**PROVIDED TEXT**
···

Cupressaceae (cypress family) Sequoia

Sequoia sempervirens coast redwood

Coastal Oregon and California
Coast redwood grove, Canfield Court. Sairus Patel, 22 Nov 2022
Sequoia sempervirens grove, blue-gray selection ‘Filoli’ foreground, Canfield Court. John Rawlings, 25 May 2007

Ascend our foothills and look to the Bay, and you will see Stanford stretched out before you, separated from the water by what looks like a swath of forest, coniferous spires rising through the haze. Visitors are at first puzzled, and then marvel that the buildings of Palo Alto have been entirely swallowed up by the trees from this viewpoint and even from atop Hoover Tower on campus itself. Coast redwood accounts for almost all of this upper-canopy urban forest. Then turn around and look westwards to the green slopes and peaks of the Santa Cruz Mountains to see redwoods in their native haunts.

Close relatives of the redwood once flourished across the Northern Hemisphere, but the group has now retreated to redwood’s current habitat along the Coast Ranges from southwestern Oregon to Big Sur in California. There it is bathed in the fog that supplies it the plentiful water it needs, especially in our rainless summer months: the fog catches in the crown, the moisture not only dripping to the soil below but directly absorbed by leaves and even bark.

···

**DATA EXTRACT**
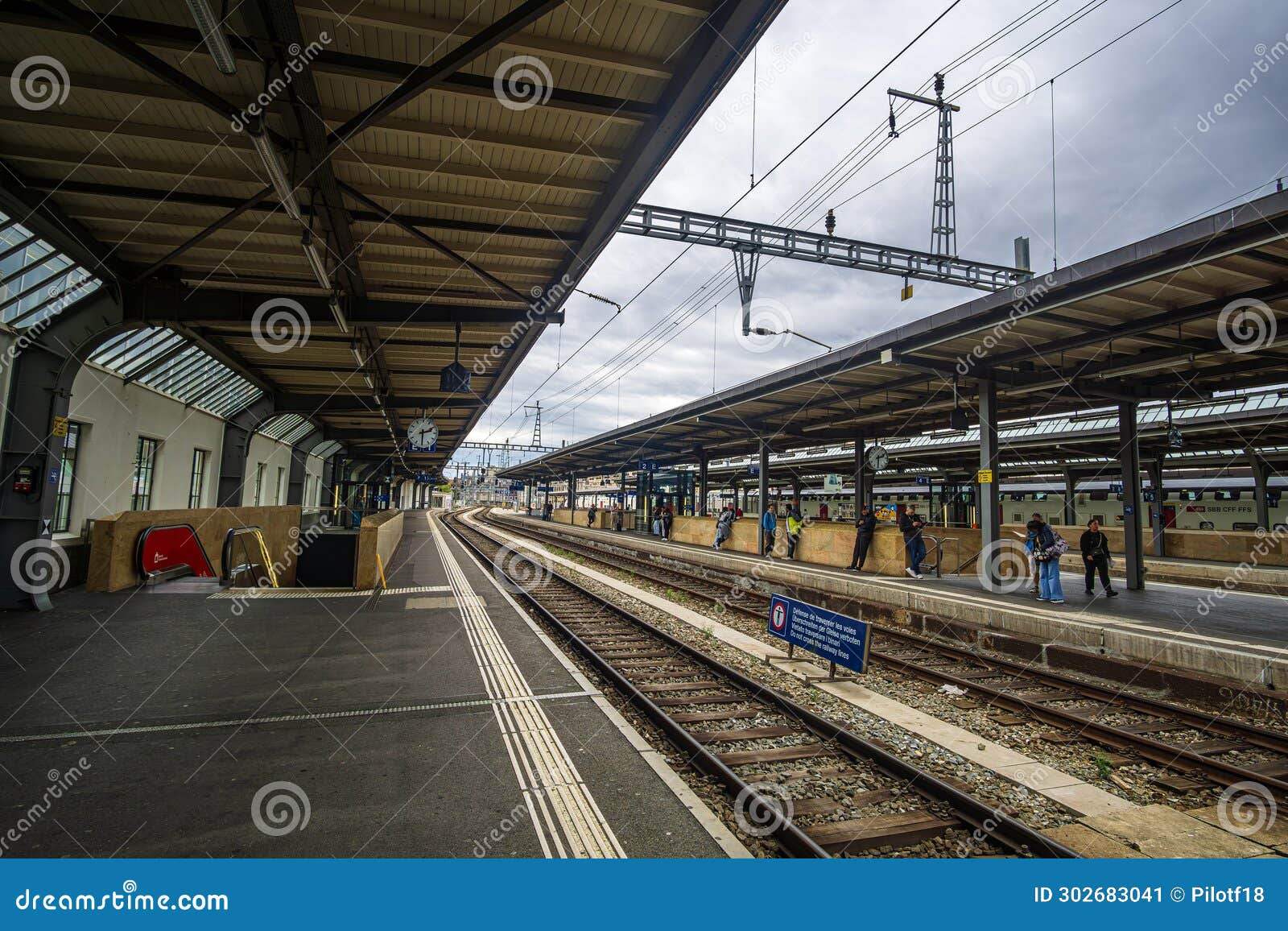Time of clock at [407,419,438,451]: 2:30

···

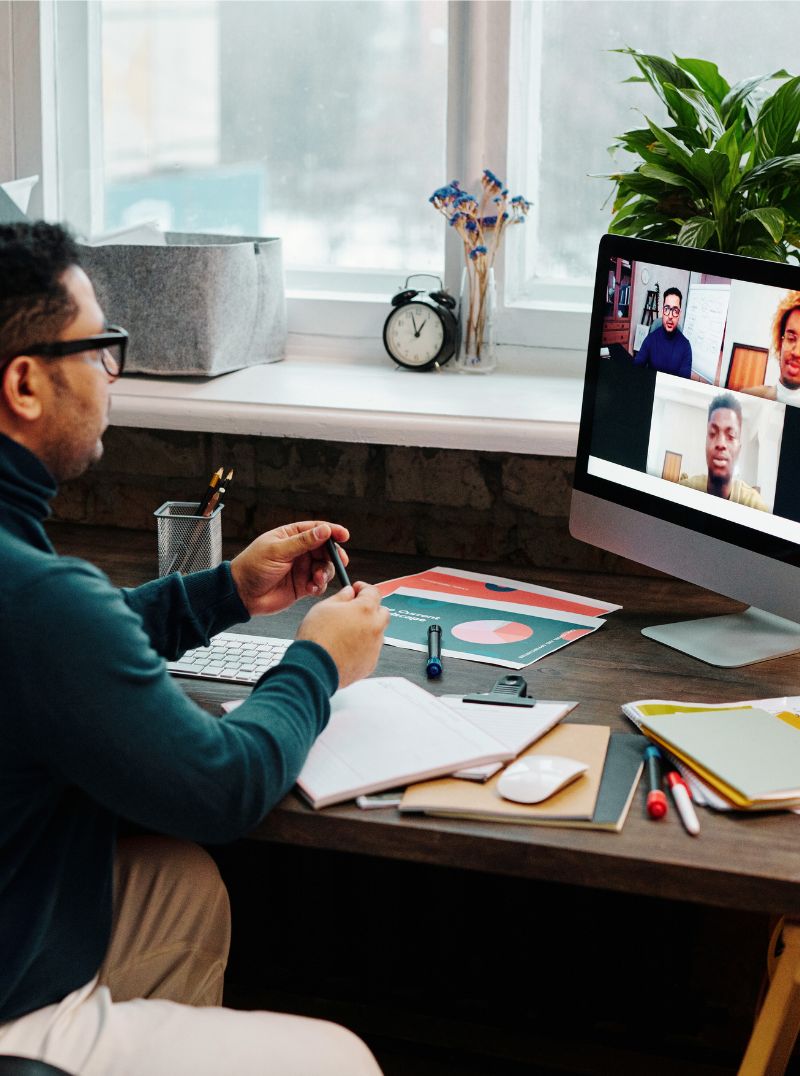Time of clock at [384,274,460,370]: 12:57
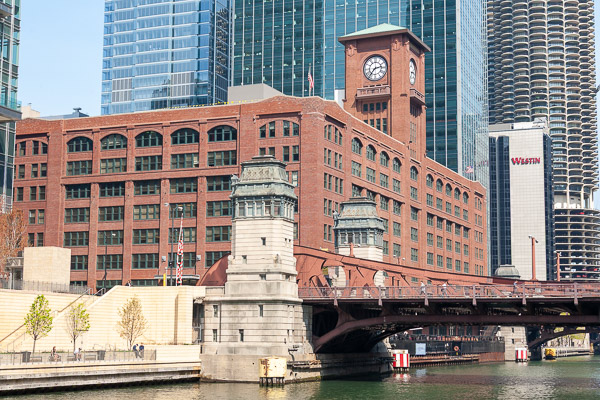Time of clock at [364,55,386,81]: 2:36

···

**GIVEN INSTRUCTION**
Please list every Latin scientific name that appears in the coast redwood text. The records have no connection to the coast redwood text.

**TASK ANSWER**
Cupressaceae, Sequoia, Sequoia sempervirens